The thousands of people who have descended on Miami Beach for the annual carnival of heavy drinking, partying, and lust that is spring break are not generally that concerned with adhering to proper COVID-19 protocol — nor, thus far, a curfew imposed by the city.
Police have made more than 1,000 arrests over the past few days, as they square off with often-unruly crowds, who have gathered, largely maskless, in the streets and at bars and restaurants, with drunken melees a common feature of the landscape.
On Saturday, the city instituted a curfew from 8 p.m. to 6 a.m. in the city’s entertainment district, which will stay in effect through April 12, from Thursday through Sunday. Restaurants in the area will no longer provide outdoor seating during those hours, among other measures.
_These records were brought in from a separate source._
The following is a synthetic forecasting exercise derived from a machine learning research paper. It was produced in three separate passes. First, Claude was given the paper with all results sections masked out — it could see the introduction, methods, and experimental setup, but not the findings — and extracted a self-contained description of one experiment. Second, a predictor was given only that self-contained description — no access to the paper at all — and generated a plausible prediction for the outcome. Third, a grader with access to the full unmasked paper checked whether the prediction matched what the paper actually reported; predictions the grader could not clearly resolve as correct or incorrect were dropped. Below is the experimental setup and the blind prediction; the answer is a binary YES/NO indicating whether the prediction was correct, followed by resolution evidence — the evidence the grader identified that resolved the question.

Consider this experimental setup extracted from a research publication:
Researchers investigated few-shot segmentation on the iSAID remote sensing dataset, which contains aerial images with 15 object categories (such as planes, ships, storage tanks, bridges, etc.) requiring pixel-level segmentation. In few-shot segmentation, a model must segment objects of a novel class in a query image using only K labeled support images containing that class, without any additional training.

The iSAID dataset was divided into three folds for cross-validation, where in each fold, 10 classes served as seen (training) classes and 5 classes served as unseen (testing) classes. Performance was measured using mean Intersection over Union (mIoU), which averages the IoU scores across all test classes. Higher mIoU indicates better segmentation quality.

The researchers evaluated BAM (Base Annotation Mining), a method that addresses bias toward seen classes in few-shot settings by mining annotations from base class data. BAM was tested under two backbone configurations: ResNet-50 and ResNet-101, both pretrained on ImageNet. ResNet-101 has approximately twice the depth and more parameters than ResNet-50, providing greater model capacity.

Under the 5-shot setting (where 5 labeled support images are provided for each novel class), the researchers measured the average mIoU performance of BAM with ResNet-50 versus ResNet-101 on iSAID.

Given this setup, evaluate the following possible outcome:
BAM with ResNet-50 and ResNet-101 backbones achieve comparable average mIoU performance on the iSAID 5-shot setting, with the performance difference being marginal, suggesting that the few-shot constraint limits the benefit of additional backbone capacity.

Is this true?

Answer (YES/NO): NO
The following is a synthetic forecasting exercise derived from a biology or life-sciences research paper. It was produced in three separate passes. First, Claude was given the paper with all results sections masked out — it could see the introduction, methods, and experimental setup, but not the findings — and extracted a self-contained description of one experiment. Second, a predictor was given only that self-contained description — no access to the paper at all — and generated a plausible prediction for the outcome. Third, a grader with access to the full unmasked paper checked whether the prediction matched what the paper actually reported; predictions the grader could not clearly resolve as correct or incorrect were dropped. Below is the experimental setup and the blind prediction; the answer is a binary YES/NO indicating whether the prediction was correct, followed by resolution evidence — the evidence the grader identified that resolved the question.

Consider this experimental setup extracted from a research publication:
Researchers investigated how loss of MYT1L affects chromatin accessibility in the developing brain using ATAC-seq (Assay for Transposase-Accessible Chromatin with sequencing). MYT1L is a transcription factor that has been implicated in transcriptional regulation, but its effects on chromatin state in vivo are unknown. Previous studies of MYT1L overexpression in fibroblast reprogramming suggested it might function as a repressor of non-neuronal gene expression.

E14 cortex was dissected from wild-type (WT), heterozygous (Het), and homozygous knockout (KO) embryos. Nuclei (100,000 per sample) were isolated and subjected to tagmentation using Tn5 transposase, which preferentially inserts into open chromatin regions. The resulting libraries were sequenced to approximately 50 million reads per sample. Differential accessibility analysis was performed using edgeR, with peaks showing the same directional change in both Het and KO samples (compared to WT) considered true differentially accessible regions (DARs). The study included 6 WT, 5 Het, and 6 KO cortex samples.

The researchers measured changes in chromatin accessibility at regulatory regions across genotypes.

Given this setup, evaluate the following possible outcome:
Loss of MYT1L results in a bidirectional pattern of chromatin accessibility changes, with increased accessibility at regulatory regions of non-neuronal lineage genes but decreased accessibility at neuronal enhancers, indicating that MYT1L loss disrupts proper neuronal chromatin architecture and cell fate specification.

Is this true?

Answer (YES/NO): NO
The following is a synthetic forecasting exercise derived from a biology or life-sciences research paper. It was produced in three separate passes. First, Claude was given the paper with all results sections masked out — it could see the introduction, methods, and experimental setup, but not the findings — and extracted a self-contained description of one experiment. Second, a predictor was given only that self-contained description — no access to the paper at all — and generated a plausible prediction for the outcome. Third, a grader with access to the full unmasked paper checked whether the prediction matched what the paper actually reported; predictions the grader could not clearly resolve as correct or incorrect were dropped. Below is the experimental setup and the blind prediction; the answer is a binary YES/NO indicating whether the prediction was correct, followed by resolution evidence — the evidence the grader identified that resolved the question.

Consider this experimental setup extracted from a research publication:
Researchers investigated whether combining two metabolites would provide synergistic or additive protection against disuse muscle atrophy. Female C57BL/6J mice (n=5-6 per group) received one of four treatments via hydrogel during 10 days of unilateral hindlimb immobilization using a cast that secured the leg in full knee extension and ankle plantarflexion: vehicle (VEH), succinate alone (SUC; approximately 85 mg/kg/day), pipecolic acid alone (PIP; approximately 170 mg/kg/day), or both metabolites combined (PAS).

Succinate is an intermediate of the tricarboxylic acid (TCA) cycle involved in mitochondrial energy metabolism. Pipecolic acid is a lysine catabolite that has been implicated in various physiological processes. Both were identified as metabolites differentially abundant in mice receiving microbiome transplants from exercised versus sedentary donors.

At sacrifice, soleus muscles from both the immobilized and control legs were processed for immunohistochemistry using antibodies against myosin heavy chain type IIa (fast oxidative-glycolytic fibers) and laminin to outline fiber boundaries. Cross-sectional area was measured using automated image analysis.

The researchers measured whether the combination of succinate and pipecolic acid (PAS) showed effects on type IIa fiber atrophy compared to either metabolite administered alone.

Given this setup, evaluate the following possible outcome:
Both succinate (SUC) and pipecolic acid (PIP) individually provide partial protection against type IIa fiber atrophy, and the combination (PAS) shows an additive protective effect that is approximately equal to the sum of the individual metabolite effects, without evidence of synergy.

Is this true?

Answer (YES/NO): NO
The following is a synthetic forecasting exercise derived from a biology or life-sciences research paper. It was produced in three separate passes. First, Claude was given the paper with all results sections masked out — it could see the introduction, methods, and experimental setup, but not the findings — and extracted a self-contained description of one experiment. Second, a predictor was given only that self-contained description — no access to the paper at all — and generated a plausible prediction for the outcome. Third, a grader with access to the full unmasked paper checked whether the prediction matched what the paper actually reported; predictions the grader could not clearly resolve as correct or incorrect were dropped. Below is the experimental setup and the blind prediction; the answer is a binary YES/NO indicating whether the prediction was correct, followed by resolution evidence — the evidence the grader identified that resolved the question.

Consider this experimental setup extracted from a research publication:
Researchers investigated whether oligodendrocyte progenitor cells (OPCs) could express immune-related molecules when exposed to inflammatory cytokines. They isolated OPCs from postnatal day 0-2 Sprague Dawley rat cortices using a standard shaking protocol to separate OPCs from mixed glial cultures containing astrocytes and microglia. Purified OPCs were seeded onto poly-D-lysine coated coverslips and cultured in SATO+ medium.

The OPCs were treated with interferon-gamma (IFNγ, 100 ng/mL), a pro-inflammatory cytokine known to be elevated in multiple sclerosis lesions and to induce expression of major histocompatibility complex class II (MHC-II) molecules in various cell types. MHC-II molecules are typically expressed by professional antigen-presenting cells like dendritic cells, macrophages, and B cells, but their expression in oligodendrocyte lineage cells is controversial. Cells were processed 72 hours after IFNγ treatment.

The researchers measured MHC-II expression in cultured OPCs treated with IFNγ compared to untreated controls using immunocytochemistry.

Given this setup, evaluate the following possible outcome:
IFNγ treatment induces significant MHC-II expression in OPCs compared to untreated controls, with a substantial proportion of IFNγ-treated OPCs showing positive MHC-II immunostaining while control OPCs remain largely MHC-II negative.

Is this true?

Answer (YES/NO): YES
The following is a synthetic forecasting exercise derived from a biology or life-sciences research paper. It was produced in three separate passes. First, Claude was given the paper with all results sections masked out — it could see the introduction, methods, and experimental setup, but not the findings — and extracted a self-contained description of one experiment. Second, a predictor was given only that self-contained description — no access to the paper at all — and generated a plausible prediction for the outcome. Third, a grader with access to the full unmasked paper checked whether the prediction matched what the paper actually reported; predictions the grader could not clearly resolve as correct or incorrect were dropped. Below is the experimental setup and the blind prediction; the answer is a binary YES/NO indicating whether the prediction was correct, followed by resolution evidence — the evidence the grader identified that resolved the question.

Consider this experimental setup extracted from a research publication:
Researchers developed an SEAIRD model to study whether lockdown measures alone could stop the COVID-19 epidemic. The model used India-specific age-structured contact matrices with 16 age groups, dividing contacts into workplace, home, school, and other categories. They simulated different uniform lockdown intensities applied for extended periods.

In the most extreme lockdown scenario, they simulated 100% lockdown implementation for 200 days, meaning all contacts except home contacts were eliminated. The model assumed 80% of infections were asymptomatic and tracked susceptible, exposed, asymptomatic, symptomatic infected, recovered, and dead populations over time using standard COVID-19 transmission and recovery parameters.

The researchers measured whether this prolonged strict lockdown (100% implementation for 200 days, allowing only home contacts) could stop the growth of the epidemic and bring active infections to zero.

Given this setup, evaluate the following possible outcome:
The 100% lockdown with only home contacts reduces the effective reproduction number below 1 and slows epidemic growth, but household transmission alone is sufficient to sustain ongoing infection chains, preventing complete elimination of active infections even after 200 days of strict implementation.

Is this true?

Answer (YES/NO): YES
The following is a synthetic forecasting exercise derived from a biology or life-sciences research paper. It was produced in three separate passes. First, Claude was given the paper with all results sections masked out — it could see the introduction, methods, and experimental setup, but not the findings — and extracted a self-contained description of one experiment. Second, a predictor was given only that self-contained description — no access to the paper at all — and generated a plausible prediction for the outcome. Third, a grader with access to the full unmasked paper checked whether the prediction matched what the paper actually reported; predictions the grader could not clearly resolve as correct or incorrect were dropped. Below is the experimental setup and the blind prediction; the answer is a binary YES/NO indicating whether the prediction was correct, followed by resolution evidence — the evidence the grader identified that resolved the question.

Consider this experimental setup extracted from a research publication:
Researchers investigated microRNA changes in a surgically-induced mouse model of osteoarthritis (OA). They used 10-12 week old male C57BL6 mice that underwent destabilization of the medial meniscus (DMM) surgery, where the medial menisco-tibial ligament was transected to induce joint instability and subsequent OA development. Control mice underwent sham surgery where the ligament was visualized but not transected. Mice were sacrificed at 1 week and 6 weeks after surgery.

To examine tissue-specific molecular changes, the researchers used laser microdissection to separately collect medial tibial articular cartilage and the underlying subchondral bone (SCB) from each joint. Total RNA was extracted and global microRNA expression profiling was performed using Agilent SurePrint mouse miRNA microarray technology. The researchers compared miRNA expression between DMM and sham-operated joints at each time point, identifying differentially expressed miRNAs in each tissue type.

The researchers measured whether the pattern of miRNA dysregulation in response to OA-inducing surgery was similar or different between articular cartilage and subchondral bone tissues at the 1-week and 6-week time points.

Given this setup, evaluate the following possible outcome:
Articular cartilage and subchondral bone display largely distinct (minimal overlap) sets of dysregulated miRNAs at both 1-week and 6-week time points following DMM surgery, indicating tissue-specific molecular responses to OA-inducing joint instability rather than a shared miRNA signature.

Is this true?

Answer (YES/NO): NO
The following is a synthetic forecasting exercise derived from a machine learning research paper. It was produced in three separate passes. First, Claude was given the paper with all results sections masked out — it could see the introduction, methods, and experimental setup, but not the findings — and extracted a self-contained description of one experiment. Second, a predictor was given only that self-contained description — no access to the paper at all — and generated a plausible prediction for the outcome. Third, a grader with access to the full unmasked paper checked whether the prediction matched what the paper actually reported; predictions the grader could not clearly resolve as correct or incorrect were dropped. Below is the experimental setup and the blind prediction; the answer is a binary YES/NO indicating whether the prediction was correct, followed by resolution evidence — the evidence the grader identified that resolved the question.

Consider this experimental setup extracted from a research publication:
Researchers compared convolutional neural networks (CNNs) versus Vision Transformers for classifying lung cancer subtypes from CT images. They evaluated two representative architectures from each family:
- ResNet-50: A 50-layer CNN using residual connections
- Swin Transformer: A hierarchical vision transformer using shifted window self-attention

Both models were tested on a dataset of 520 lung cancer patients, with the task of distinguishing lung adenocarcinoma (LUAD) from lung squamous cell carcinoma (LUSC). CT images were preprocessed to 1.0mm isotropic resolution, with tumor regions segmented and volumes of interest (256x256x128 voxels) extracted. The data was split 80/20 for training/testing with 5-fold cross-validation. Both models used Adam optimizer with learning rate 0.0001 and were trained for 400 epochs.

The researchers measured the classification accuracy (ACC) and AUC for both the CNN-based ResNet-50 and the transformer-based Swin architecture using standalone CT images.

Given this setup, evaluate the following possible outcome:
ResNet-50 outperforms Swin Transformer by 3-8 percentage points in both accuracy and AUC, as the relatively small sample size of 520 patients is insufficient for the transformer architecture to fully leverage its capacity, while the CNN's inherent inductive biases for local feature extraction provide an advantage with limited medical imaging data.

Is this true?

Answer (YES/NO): NO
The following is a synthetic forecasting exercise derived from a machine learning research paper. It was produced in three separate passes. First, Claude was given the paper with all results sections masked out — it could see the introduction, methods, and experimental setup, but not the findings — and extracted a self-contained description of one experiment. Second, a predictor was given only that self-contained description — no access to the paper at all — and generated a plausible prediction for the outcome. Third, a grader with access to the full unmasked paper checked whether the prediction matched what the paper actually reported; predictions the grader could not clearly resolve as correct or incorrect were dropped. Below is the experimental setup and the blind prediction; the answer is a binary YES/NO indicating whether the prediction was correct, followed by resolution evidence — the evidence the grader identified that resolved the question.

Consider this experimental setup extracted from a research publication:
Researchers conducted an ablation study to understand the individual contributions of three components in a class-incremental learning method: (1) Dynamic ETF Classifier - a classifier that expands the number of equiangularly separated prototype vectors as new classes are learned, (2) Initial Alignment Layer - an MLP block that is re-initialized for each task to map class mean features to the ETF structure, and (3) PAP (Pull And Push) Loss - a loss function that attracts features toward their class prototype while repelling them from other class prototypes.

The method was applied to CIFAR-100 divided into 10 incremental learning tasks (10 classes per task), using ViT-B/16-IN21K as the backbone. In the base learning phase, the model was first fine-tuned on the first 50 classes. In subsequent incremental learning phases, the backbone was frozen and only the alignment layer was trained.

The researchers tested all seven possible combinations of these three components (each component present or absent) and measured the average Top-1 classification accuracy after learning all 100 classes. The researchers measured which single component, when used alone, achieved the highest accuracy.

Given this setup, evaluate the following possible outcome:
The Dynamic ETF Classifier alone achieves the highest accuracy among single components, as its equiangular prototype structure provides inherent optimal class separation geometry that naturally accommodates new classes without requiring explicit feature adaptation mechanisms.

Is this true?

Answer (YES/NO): YES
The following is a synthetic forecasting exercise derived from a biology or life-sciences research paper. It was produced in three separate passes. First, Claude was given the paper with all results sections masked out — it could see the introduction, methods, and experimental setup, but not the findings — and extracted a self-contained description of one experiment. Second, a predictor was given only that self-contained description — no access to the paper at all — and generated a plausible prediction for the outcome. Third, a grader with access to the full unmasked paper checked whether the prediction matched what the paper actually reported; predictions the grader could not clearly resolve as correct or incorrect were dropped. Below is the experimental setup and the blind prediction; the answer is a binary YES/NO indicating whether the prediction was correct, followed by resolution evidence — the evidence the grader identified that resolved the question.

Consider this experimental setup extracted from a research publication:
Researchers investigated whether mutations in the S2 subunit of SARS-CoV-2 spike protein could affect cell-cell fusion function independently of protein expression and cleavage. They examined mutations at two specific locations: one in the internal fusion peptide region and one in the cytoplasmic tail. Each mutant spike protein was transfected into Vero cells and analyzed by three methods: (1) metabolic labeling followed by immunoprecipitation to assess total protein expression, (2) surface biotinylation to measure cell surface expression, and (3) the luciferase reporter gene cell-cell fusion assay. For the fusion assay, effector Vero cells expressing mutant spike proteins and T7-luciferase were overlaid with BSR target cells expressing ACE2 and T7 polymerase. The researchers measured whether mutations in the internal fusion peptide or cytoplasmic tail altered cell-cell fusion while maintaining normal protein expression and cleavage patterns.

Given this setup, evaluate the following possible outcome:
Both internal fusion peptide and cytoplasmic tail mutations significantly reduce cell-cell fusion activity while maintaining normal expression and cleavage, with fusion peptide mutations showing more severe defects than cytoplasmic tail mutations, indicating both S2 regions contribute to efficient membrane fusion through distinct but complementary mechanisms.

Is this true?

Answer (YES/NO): NO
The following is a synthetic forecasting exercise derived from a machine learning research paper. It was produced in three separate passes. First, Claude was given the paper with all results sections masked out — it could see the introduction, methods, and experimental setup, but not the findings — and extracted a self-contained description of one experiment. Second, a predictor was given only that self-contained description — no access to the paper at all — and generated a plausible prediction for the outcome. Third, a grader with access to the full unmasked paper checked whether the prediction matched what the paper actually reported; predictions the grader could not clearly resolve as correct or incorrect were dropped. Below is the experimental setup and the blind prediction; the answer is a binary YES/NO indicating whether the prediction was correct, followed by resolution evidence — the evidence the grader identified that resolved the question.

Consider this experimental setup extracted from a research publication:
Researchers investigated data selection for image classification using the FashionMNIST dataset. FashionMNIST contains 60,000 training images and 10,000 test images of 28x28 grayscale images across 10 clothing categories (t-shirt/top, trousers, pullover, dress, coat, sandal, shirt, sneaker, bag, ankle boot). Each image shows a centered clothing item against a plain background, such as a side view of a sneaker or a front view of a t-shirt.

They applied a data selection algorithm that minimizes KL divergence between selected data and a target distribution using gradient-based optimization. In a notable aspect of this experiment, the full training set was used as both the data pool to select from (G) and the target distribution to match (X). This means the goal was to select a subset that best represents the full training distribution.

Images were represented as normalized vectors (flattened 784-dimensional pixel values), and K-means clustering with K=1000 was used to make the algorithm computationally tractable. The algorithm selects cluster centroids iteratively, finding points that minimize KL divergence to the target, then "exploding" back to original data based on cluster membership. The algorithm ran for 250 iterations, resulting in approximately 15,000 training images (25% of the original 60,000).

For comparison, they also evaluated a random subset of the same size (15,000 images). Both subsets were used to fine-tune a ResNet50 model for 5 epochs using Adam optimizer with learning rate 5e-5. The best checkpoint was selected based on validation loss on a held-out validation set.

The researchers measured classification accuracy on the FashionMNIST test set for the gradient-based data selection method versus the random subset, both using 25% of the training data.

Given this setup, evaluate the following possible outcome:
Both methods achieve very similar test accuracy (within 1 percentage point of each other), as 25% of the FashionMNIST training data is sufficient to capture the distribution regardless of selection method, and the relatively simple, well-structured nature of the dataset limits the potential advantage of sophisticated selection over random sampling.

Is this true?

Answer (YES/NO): NO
On Saturday night, a largely peaceful crowd would not disband after the curfew went into effect, and cops attempting to break up the crowd made dozens more arrests as they dispersed pepper spray and deployed a military-style vehicle in the streets.
Some criticized the police for using heavy-handed tactics against the largely Black crowd, noting the racial dynamics at play. “It’s the same group of kids that are in South Padre Island right now, except those kids happen to be white,” said Stephen Hunter Johnson, chairman of Miami-Dade’s Black Affairs Advisory Board.
On Sunday night, the scene wasn’t as chaotic, but many revelers nonetheless disregarded the rules for a second night.
Florida governor Ron DeSantis probably isn’t helping Miami Beach’s cause, messaging-wise. The governor is taking what he considers a political victory lap on COVID; his laissez-faire approach on the virus (bars and restaurants have been open since the fall), which came in for heavy criticism last year, has resulted in a death rate perched merely in the middle of the pack for American states.
Miami-Dade County recently announced that it would continue giving out fines for violating COVID protocol, in defiance of the governor, who had ordered that they be canceled.